======== Texte du document ========
Si « le Congo de Maman » était celui de la fin de la colonisation belge, des jupes courtes et des shorts beiges, d’un Johnny Walker sans glace versé trop chaud sur des terrasses trop blanches…, si c’était celui de Cadillac et de vieilles Citroën parcourant des routes neuves encore trop larges…, quel est le mien, un demi-siècle après ?

Six mois dans ce pays ont murmuré des souvenirs à ma mère sa vie durant.  J’y vois désormais s’égrener doucement mes années.  Que me murmurera le Congo d’aujourd’hui quand je l’aurai quitté ?

Si le Congo de Maman était celui de tous les possibles et de tous les dangers, le mien a-t-il changé ?  Il n’y a plus de « Colons » ni d’ « Indigènes », mais des « Congolais » et des « Blancs ».  Sauf que les Congolais se définissent toujours par leur tribu.  Sauf que certains aussi sont vus comme des traîtres parce que pas nés d’ici.  Sauf qu’est considéré comme « Blanc » (muzungu, mundele…) celui aussi qui, né en Afrique du Nord, en Amérique du Sud ou en Asie serait perçu dans ma vieille Europe comme… un « autre ».

Maman a joué son Congo avec des cartes qui entre mes mains n’ont plus la même valeur.  Les plus riches du Congo d’aujourd’hui, les plus extravagants, sont Noirs, pas Blancs.  Ce sont les mieux habillés aussi. Ceux à qui on donne du « Général », de l’« Honorable » ou de l’ « Excellence » même inapproprié, juste pour être sûr de ne pas se tromper.

La plupart des Blancs, eux, semblent là par hasard.  Le hasard d’une mission qui place leurs 4×4 blancs sur les routes malaisées du pays.  Un hasard qui dure depuis trop longtemps.

Route de Goma (RDC-Congo)

Dans mon Congo à moi, je conduis peu mais j’ai un chauffeur que j’abreuve de « attention aux motards, aux enfants, à la vieille maman ! ».  Dans mon Congo à moi, ma maison est entourée de murs et de barbelés.  Elle est gardée par des hommes en tenue paramilitaire avec des bottes noires qu’ils ont la fierté de maintenir parfaitement cirées pour contrer la poussière.  Dans mon Congo à moi, je n’ai pas de « boy » mais un jardinier, un chauffeur et une femme de ménage. Et on me remercie de traiter mieux « mes gens » que les riches Congolais ne le font.  Pourtant, les Blancs comme moi sont à la fois accueillis et juste tolérés.
======== Matériel présenté ========
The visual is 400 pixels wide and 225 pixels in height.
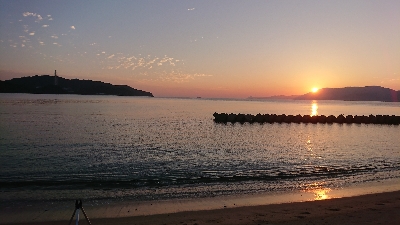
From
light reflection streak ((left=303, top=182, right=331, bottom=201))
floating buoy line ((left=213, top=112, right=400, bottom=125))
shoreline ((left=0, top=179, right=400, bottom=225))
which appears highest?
floating buoy line ((left=213, top=112, right=400, bottom=125))

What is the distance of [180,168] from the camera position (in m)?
17.2

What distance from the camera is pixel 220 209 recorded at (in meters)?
10.4

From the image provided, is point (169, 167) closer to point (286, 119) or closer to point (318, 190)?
point (318, 190)

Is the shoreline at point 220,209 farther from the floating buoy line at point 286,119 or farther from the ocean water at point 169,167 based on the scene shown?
the floating buoy line at point 286,119

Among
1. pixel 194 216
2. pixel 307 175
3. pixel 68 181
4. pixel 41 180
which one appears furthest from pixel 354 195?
pixel 41 180

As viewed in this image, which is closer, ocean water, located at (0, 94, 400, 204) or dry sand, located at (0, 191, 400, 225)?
dry sand, located at (0, 191, 400, 225)

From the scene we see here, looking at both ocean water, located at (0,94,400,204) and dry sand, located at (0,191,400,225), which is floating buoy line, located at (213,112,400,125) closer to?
ocean water, located at (0,94,400,204)

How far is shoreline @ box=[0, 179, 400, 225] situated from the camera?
9328 mm

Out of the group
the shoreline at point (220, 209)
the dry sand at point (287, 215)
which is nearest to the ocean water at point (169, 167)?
the shoreline at point (220, 209)

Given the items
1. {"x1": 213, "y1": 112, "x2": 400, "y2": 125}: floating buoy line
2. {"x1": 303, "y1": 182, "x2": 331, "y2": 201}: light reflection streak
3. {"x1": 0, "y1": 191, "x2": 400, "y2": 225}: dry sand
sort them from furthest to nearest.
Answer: {"x1": 213, "y1": 112, "x2": 400, "y2": 125}: floating buoy line < {"x1": 303, "y1": 182, "x2": 331, "y2": 201}: light reflection streak < {"x1": 0, "y1": 191, "x2": 400, "y2": 225}: dry sand

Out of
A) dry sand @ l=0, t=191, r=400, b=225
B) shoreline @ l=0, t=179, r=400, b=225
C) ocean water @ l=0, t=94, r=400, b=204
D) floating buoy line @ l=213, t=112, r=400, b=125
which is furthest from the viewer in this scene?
floating buoy line @ l=213, t=112, r=400, b=125

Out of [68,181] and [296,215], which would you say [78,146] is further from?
[296,215]

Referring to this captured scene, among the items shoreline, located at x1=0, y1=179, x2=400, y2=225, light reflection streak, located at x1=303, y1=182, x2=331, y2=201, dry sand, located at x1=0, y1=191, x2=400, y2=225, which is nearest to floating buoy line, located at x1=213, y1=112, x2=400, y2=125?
light reflection streak, located at x1=303, y1=182, x2=331, y2=201

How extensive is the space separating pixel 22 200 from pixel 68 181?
280cm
========
**Consigne**
Reproduisez le passage du texte sur le Congo qui débute aux mots « La plupart des » et s'achève après les mots « et juste tolérés. ».

**Réponse attendue**
La plupart des Blancs, eux, semblent là par hasard.  Le hasard d’une mission qui place leurs 4×4 blancs sur les routes malaisées du pays.  Un hasard qui dure depuis trop longtemps.

Route de Goma (RDC-Congo)

Dans mon Congo à moi, je conduis peu mais j’ai un chauffeur que j’abreuve de « attention aux motards, aux enfants, à la vieille maman ! ».  Dans mon Congo à moi, ma maison est entourée de murs et de barbelés.  Elle est gardée par des hommes en tenue paramilitaire avec des bottes noires qu’ils ont la fierté de maintenir parfaitement cirées pour contrer la poussière.  Dans mon Congo à moi, je n’ai pas de « boy » mais un jardinier, un chauffeur et une femme de ménage. Et on me remercie de traiter mieux « mes gens » que les riches Congolais ne le font.  Pourtant, les Blancs comme moi sont à la fois accueillis et juste tolérés.